++++ EXTRACTED TEXT ++++
Introduction to Lambda Calculus

Somewhat appropriately, tomorrow (June 14th) would be the 110th birthday of Alonzo Church, who invented λ-calculus.

The λ-calculus is a good tool to study compilers/interpreters because it’s such a simple language. We’re not writing a full compiler of course, and not going deep into theory either, but we will implement some parts that are usually found in a compiler:

  • Parser - turns source code into a model understandable to the rest of the interpreter
  • AST (Abstract Syntax Tree) - the model for the code, with syntax details removed
  • Semantic actions -construction of the model during parsing
  • Pretty printing - turning the model back into syntax

If you’ve never written a parser, I would recommend reading anotherparser combinator tutorial, because we skip over many of the details and deeper explanations of concepts. Scala features are also glanced over and not covered in depth. We recently published a report on JVM languages that included some basic Scala examples (pages 12-14 in the PDF), so you might want to check it out if you don’t know Scala that well. Or check out some other Scala tutorials on the web.

Abstract Syntax Tree

We start with defining the AST, because it’s really small and simple. An Abstract Syntax Tree is a representation of programs where the exact syntax has been abstracted out. When a parser produces an AST, it removes the syntax, but keeps the semantics of the source program.

To recap, λ-calculus expressions are made of three elements:

  • lambda-abstractions (anonymous functions)
  • variables
  • function applications

In Scala, it seems most logical to use a sealed hierarchy of case classes to represent this. A sealed hierarchy helps the compiler warn us if we have missing cases in pattern matches -- encountering a missing case with no catch-all would throw a MatchError.

Pattern matching with dumb data classes seem best here, as we will have several operations with the AST, but the cases are always the same -- we want closed data types, but open functions (see the “expression problem”).
++++
◆ **TASK REQUIREMENTS**:
1) Using the lambda calculus tutorial, answer each question below on its own line, marked (a), (b) and (c).
(a) Whose birthday does it mention, and which one?
(b) According to it, what does a sealed hierarchy help the compiler do?
(c) Which pages of the PDF report on JVM languages contain basic Scala examples?
2) Proceed with the lambda calculus tutorial, writing on from its final sentence.
++++ DATA LISTING ++++
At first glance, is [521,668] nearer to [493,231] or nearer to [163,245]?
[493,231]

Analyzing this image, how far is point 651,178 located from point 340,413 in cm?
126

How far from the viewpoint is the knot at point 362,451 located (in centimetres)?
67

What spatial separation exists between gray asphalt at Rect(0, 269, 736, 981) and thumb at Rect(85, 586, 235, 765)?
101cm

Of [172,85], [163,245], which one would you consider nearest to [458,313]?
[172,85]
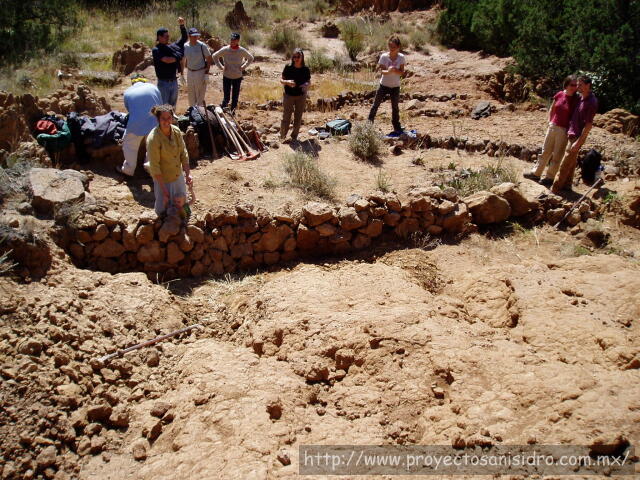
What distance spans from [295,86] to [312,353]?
5.15m

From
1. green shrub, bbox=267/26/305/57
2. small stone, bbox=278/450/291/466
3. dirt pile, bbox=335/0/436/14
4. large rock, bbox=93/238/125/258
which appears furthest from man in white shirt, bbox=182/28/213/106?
dirt pile, bbox=335/0/436/14

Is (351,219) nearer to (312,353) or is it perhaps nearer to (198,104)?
(312,353)

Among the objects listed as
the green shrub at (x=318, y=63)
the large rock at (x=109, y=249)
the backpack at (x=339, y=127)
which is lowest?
the large rock at (x=109, y=249)

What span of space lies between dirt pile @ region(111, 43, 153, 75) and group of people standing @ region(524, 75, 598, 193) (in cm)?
955

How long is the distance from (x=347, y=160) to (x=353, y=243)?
2.29 metres

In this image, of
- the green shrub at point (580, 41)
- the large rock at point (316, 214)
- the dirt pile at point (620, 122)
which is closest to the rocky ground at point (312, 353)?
the large rock at point (316, 214)

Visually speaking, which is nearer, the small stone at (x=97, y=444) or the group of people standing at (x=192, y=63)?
the small stone at (x=97, y=444)

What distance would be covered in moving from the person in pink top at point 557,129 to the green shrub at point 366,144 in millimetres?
2386

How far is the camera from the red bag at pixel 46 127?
7.04 meters

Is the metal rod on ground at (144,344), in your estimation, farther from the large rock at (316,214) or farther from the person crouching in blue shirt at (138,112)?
the person crouching in blue shirt at (138,112)

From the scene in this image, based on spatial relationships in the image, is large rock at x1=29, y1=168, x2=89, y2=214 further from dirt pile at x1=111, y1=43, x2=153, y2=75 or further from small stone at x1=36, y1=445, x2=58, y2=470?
dirt pile at x1=111, y1=43, x2=153, y2=75

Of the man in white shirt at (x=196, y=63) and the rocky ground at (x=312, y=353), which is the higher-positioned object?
the man in white shirt at (x=196, y=63)

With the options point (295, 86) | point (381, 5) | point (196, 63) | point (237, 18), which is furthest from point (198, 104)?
point (381, 5)

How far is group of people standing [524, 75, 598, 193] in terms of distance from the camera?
687 centimetres
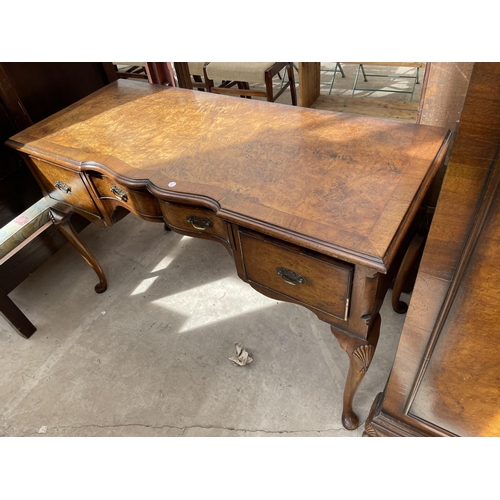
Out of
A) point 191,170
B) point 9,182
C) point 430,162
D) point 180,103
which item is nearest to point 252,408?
point 191,170

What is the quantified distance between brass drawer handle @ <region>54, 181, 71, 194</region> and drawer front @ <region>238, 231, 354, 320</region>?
0.90 metres

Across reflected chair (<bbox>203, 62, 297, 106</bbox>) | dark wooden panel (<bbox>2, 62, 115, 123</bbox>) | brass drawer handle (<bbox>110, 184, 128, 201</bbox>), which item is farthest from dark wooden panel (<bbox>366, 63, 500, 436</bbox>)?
reflected chair (<bbox>203, 62, 297, 106</bbox>)

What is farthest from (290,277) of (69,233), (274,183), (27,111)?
(27,111)

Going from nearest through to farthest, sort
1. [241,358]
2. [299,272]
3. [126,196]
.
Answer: [299,272] → [126,196] → [241,358]

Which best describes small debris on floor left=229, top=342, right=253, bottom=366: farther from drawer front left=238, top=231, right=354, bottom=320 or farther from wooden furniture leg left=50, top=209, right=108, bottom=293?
wooden furniture leg left=50, top=209, right=108, bottom=293

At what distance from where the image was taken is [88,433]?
1.57 m

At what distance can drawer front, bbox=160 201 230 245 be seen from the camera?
1.18m

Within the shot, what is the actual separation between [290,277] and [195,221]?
0.38 m

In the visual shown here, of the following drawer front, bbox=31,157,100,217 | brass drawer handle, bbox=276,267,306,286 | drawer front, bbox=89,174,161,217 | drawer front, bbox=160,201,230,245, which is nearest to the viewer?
brass drawer handle, bbox=276,267,306,286

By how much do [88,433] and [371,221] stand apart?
57.1 inches

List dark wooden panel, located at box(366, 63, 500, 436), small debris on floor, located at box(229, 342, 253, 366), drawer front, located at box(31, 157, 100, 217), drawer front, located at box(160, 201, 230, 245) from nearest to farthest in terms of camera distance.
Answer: dark wooden panel, located at box(366, 63, 500, 436)
drawer front, located at box(160, 201, 230, 245)
drawer front, located at box(31, 157, 100, 217)
small debris on floor, located at box(229, 342, 253, 366)

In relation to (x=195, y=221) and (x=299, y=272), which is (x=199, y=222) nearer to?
(x=195, y=221)

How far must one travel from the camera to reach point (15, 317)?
6.11 ft
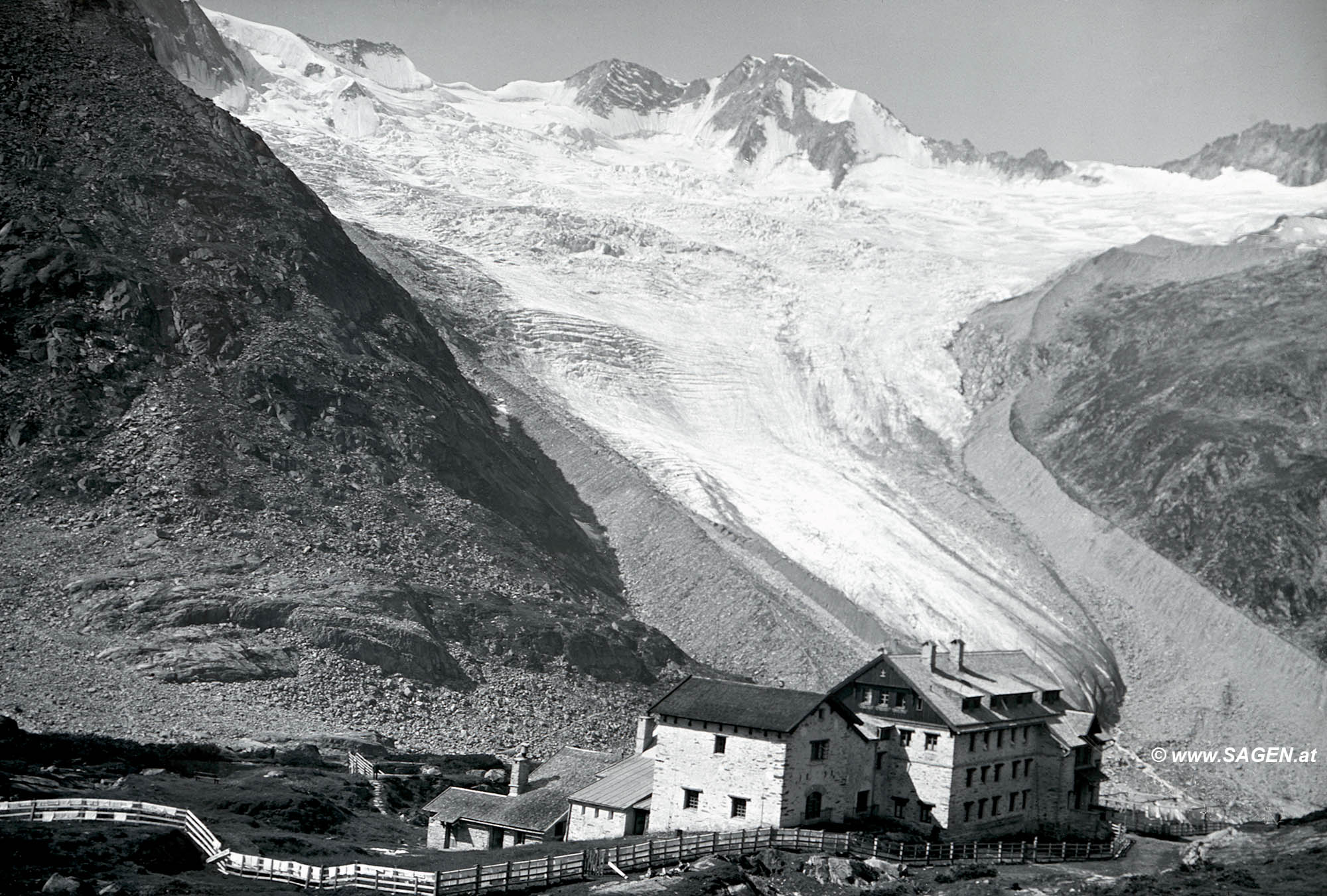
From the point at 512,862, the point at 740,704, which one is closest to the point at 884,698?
the point at 740,704

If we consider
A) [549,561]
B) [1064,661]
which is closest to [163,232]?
[549,561]

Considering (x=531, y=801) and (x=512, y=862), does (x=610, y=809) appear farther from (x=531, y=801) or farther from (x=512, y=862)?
(x=512, y=862)

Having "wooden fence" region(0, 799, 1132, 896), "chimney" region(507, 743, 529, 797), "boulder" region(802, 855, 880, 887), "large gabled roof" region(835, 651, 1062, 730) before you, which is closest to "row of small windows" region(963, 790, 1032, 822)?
"wooden fence" region(0, 799, 1132, 896)

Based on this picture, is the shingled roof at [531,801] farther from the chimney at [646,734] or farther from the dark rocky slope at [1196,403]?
the dark rocky slope at [1196,403]

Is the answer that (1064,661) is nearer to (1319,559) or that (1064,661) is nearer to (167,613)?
(1319,559)

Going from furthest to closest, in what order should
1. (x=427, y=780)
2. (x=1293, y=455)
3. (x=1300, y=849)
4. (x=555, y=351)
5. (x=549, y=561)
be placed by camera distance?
(x=555, y=351) → (x=1293, y=455) → (x=549, y=561) → (x=427, y=780) → (x=1300, y=849)

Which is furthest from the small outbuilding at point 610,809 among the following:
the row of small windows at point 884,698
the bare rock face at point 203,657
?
the bare rock face at point 203,657
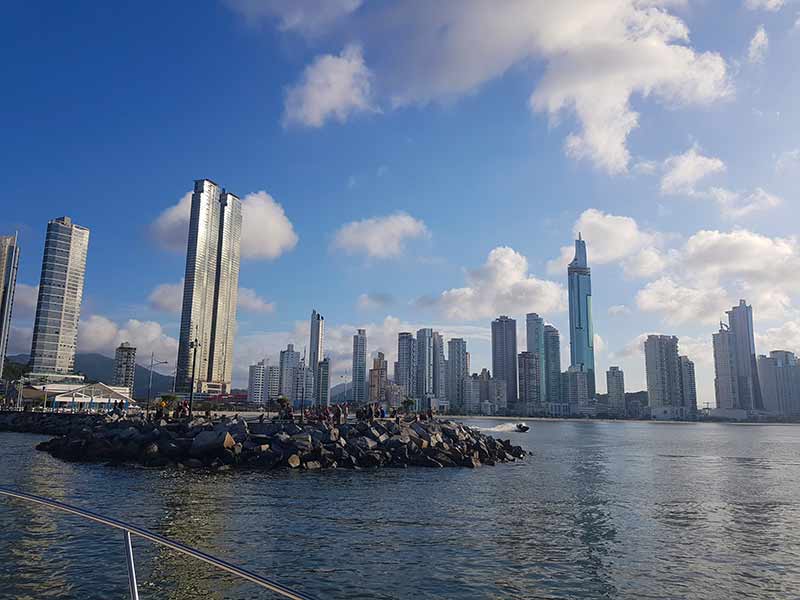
++++
◆ **RESULTS**:
1)
(a) Alonzo Church's 110th birthday, which falls on June 14th.
(b) It helps the compiler warn about missing cases in pattern matches.
(c) Pages 12-14.

2)
Using shorter names, this is one way to implement the AST:

sealed trait Expr
case class Lambda(arg: Var, body: Expr) extends Expr
case class Var(name: String) extends Expr
case class Apply(fun: Expr, arg: Expr) extends Expr

For a Lambda, we are interested in the name of the argument and the body of the function. For a Var, we just need to know the name, and for Apply, we can have any Expr on both left and right sides. With this AST model, we can construct some lambda expressions:

val id = Lambda(Var("x"), Var("x"))
val one = Lambda(Var("s"), Lambda(Var("z"), Apply(Var("s"), Var("z"))))

and we can pattern match on them

expr match {
  case Lambda(arg, body) => ...
  case Var(name)         => ...
  case Apply(fun, arg)   => ...



Pretty Printing

Let's put this to use and get pretty printing out of the way -- it takes the AST model and adds the syntax back, producing valid source code as output again. It's easier to turn the AST back into syntax than to turn syntax into AST, so we'll do the printing before parsing. Of course, pretty printing cannot necessarily reproduce the exact original syntax, because that information is usually removed by the parser. So instead it has to guesstimate how someone might have written the program that is now represented as AST.

To implement the pretty printer, we can make use of custom String interpolation (new in Scala 2.10) to make the printing code look similar to the real syntax.

class PrettyPrinter {
  def apply(expr: Expr): String = expr match {
    case Lambda(arg, body) => p"λ$arg.$body"
    case Apply(fun, arg)   => p"$fun $arg"
    case Var(name)         => s"$name"

  implicit class PrettyPrinting(val sc: StringContext) {
    def p(args: Expr*) = sc.s((args map parensIfNeeded):_*)

  def parensIfNeeded(expr: Expr) = expr match {
    case Var(name) => name
    case _         => "(" + apply(expr) + ")"


We call the main printing function apply, a magic name that lets us use a PrettyPrinter instance as a function (somewhat convenient). apply does a pattern match over all types of Expr and produces a String for each. The implicit conversion from StringContext to PrettyPrinting allows us to use the p method from PrettyPrinting as a prefix to String literals. Each $-expression in the String will be passed to p, which recursively pretty-prints them and adds parentheses if needed (this adds more parentheses than we would by hand, but I leave improving this as an exercise to you). Here's a simple test to see that it works:

val one = Lambda(Var("s"), Lambda(Var("z"), Apply(Var("s"), Var("z"))))
val pretty = new PrettyPrinter()


λs.(λz.(s z))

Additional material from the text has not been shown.